§ Spatial questions linked to pictures
* Start *

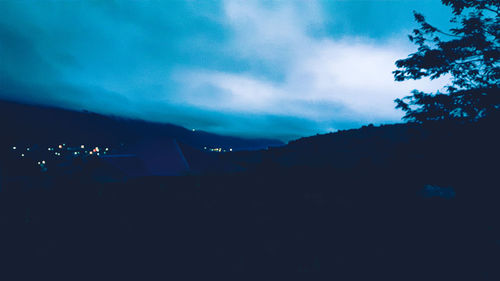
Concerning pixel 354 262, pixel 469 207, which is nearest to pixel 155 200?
pixel 354 262

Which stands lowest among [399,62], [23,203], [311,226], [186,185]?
[311,226]

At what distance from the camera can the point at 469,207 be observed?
22.1 feet

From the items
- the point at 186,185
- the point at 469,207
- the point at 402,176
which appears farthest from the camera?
the point at 402,176

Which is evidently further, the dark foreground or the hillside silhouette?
the hillside silhouette

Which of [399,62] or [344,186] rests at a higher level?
[399,62]

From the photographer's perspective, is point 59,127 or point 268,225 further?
point 59,127

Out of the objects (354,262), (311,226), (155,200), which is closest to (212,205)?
(155,200)

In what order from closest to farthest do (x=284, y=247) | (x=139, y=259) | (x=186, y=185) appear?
1. (x=139, y=259)
2. (x=284, y=247)
3. (x=186, y=185)

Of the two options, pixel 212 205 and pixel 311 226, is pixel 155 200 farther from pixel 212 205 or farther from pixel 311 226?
pixel 311 226

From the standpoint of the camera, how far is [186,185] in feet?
20.5

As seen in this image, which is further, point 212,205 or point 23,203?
point 212,205

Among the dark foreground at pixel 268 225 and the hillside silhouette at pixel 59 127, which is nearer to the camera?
the dark foreground at pixel 268 225

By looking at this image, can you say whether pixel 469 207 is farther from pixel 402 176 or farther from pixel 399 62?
pixel 399 62

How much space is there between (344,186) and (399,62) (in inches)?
158
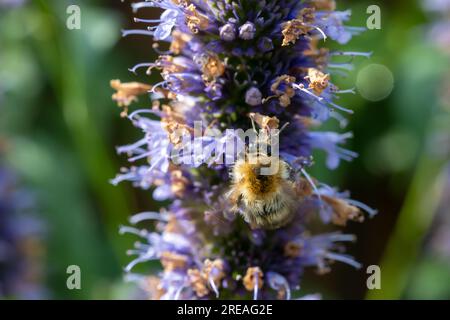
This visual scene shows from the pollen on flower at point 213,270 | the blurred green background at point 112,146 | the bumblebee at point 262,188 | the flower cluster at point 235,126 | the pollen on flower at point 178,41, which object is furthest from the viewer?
the blurred green background at point 112,146

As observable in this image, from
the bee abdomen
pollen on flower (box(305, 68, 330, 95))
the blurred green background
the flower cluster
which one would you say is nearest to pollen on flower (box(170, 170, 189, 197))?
the flower cluster

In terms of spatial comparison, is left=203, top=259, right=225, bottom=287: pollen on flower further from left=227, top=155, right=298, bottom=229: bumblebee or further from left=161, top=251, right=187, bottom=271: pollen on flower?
left=227, top=155, right=298, bottom=229: bumblebee

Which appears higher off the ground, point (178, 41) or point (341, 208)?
point (178, 41)

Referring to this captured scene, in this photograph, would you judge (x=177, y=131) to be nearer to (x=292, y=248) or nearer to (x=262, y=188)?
(x=262, y=188)

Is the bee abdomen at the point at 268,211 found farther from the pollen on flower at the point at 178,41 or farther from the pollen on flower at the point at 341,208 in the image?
the pollen on flower at the point at 178,41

* End *

Output the part of the rows that begins with the line containing "As observable in this image, from" and continues to the end of the rows as a Markdown table with the columns No. and Line. Number each line and leave out blank lines.

| No. | Line |
|---|---|
| 1 | As observable in this image, from |
| 2 | the bee abdomen |
| 3 | pollen on flower (box(305, 68, 330, 95)) |
| 4 | the blurred green background |
| 5 | the flower cluster |
| 6 | which one would you say is nearest to pollen on flower (box(170, 170, 189, 197))? |
| 7 | the flower cluster |
| 8 | In terms of spatial comparison, is left=203, top=259, right=225, bottom=287: pollen on flower further from left=227, top=155, right=298, bottom=229: bumblebee or further from left=161, top=251, right=187, bottom=271: pollen on flower? |
| 9 | left=227, top=155, right=298, bottom=229: bumblebee |
| 10 | Which appears higher off the ground, point (178, 41) or point (341, 208)? |
| 11 | point (178, 41) |
| 12 | Referring to this captured scene, in this photograph, would you judge (x=177, y=131) to be nearer to (x=292, y=248) or nearer to (x=262, y=188)? |
| 13 | (x=262, y=188) |
| 14 | Is the bee abdomen at the point at 268,211 found farther from the pollen on flower at the point at 178,41 or farther from the pollen on flower at the point at 341,208 in the image? |
| 15 | the pollen on flower at the point at 178,41 |